## Statistical-Computational Tradeoffs in Planted Problems and Submatrix Localization with a Growing Number of Clusters and Submatrices

** Yudong Chen, Jiaming Xu**; 17(27):1−57, 2016.

### Abstract

We consider two closely related problems: planted clustering and submatrix localization. In the planted clustering problem, a random graph is generated based on an underlying cluster structure of the nodes; the task is to recover these clusters given the graph. The submatrix localization problem concerns locating hidden submatrices with elevated means inside a large real-valued random matrix. Of particular interest is the setting where the number of clusters/submatrices is allowed to grow unbounded with the problem size. These formulations cover several classical models such as planted clique, planted densest subgraph, planted partition, planted coloring, and the stochastic block model, which are widely used for studying community detection, graph clustering and bi-clustering.
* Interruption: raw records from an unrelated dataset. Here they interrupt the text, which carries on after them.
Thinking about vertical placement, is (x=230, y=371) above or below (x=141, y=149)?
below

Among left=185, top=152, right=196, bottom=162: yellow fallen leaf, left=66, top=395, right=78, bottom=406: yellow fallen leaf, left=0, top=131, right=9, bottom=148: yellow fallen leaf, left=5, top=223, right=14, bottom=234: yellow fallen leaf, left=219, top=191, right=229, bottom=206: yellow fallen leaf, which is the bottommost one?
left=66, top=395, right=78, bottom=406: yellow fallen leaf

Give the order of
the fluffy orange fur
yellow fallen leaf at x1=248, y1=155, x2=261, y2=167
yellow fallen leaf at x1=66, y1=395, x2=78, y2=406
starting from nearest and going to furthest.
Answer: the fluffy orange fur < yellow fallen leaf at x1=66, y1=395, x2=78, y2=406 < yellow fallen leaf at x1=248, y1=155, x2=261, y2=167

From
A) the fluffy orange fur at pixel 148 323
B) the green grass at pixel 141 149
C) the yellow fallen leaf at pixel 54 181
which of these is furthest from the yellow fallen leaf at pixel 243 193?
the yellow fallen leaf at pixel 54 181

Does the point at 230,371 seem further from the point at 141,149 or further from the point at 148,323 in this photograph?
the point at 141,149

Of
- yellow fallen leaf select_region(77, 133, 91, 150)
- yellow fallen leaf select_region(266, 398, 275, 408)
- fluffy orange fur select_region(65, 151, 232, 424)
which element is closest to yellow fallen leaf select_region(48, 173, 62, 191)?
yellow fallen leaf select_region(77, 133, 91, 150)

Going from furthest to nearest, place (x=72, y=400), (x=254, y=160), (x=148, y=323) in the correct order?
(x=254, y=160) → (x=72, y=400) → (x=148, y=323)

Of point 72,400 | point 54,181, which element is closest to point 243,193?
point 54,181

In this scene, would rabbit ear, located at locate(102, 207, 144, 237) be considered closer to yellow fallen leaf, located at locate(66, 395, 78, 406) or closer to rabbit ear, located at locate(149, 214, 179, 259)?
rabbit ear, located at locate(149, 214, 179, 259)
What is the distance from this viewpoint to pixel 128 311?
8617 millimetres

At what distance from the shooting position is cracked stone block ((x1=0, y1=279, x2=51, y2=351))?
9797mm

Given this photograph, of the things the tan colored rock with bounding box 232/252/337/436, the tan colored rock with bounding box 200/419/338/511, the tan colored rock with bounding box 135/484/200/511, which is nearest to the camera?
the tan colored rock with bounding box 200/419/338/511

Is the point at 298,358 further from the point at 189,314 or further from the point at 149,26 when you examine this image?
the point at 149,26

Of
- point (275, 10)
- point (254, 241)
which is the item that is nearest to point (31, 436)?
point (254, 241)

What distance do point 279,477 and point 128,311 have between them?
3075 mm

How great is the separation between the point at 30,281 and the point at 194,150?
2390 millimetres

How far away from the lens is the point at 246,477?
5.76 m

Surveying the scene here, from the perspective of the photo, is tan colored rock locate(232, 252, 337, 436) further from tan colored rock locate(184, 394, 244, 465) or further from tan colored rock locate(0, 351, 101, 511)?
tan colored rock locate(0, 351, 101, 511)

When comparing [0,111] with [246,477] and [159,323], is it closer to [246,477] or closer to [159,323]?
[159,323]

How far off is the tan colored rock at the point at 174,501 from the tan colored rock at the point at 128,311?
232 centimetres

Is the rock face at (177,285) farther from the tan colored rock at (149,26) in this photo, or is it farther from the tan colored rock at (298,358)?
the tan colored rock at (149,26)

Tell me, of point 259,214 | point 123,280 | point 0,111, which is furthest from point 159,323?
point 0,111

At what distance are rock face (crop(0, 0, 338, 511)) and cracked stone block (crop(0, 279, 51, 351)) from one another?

For both problems, we show that the space of the model
parameters (cluster/submatrix size, edge probabilities and the
mean of the submatrices) can be partitioned into four disjoint
regions corresponding to decreasing statistical and
computational complexities: (1) the *impossible* regime,
where all algorithms fail; (2) the *hard* regime, where the
computationally expensive Maximum Likelihood Estimator (MLE)
succeeds; (3) the *easy* regime, where the polynomial-time
convexified MLE succeeds; (4) the *simple* regime, where a
local counting/thresholding procedure succeeds. Moreover, we
show that each of these algorithms provably fails in the harder
regimes.

Our results establish the minimax recovery limits, which are tight up to universal constants and hold even with a growing number of clusters/submatrices, and provide order-wise stronger performance guarantees for polynomial-time algorithms than previously known. Our study demonstrates the tradeoffs between statistical and computational considerations, and suggests that the minimax limits may not be achievable by polynomial-time algorithms.